A theoretical study of geometry and transition moment directions of flexible fluorescent probes--acetoxy derivatives of phenylanthracene

Abstract

Recently synthesized acetoxy derivatives of phenylanthracene are highly fluorescent compounds. They may be used as laser dyes and fluorescent probes of a biomolecular structure [J.R. Heldt, J. Heldt and K. Aleksandrzak, J. Photochem. Photobiol. A: Chem., 81 (1994) 79]. The rational application of these compounds in spectroscopic studies, e.g. fluorescence anisotropy measurements, requires detailed knowledge of the geometries and the transition moment directions.

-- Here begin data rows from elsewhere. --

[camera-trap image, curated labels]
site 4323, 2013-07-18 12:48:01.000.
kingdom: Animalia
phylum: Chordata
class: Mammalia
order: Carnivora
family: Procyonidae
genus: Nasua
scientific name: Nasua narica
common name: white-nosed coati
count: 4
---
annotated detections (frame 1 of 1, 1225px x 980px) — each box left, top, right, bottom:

This contribution presents the first systematic INDO/S semiempirical study of the singlet absorption spectra of the series of the following molecules: anthracene, phenylanthracene, 9-acetoxy-10-(4′-phenyl)anthracene, 9-acetoxy-10-(4′-acetoxyphenyl)anthracene, 9-acetoxy-10-(2′-acetoxyphenyl)anthracene ( C2FAC ). We put special emphasis on the calculations of the directions of absorption transition moment to all relevant singlet exited states and their relations to the geometries of the dyes. The geometries of all compounds were optimized with the Austin Model 1 (AM1) method and compared with the available X-ray data. Additionally, the barrier to rotation of the acetoxy group attached to the phenyl ring was calculated using the AM1 Hamiltonian. Our results indicate that spectra of derivatives studied do not depend on the location of the acetoxy groups, but the hydrodynamic shape of the C2FAC molecule may be different than the other phenylanthracenes. The calculated geometries are in reasonable agreement with the experimental ones.